Le passeport sanitaire y fait pourtant débat. Le projet de loi sur les urgences sanitaires, annoncé le 21 décembre, a provoqué un tollé. En cause, ces quelques lignes de l'article 3131-9. Au 6e paragraphe, le texte indique que "le Premier ministre peut, le cas échéant (...) subordonner les déplacements des personnes, leur accès aux moyens de transports ou à certains lieux, ainsi que l'exercice de certaines activités à la présentation des résultats d'un test de dépistage établissant que la personne n'est pas affectée ou contaminée, au suivi d'un traitement préventif, y compris à l'administration d'un vaccin, ou d'un traitement curatif".

Face à la polémique, le ministre de la Santé, interrogé sur TF1 le 27 décembre, a confirmé l'accès non obligatoire de la vaccination et le report du texte en question... à plusieurs mois. 

François Bayrou, président du MoDem et Haut-commissaire au Plan, s’est dit en revanche favorable ce même dimanche à l’idée d’un passeport sanitaire, qui conditionnerait l’accès de certains lieux à la vaccination contre le Covid-19.

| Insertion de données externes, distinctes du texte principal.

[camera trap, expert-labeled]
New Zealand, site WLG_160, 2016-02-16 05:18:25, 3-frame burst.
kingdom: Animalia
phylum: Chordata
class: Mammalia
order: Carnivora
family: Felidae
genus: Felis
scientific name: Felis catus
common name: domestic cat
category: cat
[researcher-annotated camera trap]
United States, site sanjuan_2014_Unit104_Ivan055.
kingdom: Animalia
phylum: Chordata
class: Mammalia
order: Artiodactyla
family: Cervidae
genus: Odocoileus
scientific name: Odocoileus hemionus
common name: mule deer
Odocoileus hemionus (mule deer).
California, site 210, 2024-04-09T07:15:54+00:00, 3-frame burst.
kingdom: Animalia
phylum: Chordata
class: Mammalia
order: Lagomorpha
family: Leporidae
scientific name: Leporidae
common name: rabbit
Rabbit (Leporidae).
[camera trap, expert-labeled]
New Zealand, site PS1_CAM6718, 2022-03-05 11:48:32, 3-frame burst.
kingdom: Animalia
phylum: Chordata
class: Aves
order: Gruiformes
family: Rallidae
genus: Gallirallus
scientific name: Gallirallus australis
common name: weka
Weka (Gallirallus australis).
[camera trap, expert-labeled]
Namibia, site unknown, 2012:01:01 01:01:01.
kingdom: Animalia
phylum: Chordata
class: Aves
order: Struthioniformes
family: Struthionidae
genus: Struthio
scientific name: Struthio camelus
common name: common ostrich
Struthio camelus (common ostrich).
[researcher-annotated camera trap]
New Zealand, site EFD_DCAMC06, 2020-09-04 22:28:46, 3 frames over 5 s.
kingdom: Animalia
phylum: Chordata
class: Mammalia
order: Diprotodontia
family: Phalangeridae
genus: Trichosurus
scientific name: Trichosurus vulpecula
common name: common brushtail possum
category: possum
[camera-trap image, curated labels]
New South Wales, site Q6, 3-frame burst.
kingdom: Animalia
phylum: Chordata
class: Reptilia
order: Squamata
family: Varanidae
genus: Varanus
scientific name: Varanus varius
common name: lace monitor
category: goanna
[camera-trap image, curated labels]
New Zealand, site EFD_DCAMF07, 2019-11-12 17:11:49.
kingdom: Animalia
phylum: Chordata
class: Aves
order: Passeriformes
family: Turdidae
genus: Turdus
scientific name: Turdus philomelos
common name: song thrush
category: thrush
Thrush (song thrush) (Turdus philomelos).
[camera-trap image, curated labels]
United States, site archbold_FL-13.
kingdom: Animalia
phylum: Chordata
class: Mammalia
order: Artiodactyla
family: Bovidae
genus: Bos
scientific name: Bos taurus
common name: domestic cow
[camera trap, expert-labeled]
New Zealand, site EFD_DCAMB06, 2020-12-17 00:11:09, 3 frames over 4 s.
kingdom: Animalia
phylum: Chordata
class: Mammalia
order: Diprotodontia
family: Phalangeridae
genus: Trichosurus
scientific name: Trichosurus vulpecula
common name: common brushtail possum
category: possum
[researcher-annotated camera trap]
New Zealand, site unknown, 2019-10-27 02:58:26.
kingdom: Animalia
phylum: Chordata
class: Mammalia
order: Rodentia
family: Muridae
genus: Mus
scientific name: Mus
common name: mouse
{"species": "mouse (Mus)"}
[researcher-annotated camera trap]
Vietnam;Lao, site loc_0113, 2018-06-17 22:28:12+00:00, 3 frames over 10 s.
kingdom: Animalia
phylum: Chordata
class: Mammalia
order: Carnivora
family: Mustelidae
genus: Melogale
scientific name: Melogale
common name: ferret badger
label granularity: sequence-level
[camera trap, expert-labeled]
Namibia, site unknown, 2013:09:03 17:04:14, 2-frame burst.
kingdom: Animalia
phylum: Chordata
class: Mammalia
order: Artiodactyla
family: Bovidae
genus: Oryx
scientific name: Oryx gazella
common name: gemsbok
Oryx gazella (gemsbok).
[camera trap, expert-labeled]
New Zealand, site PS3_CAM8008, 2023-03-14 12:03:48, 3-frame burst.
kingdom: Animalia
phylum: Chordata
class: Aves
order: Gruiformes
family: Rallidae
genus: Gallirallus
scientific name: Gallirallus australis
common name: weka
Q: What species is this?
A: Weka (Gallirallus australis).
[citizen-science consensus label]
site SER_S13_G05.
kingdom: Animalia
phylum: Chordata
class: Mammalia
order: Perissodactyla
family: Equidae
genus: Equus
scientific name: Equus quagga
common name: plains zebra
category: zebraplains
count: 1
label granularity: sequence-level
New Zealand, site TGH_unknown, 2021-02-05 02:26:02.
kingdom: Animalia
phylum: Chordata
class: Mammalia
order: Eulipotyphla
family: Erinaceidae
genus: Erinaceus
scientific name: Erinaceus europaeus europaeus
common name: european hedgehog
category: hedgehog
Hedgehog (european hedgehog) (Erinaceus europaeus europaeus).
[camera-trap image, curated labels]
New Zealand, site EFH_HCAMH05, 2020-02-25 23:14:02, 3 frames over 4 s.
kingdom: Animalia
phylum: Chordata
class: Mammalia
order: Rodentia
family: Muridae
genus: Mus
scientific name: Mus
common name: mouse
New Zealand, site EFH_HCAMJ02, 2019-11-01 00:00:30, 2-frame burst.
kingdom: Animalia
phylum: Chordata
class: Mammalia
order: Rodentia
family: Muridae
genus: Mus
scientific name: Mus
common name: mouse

"On peut tout à fait imaginer ça, que d’une certaine manière le fait d’être soumis à la vaccination ouvre des portes qui jusqu’alors étaient fermées". C’est "le sens naturel des choses", a-t-il estimé, en défendant "tous les efforts qui peuvent être faits" pour "retrouver la vie la plus normale possible", à partir du moment qu’"aura été vérifié que, un, le vaccin est efficace, deux, qu’il est sans danger".

En Israël, le ministre de la Santé a annoncé cette semaine la mise en place d'un « passeport vert » destiné aux personnes vaccinées. Celui-ci, délivré deux semaines après l'administration de la deuxième dose du vaccin, permettra à ses détenteurs d'assister à des événements culturels et d'aller au restaurant. Il permettra aussi d'être exempté de quarantaine après avoir été en contact avec une personne infectée et d'éviter les tests avant de voyager à l'étranger.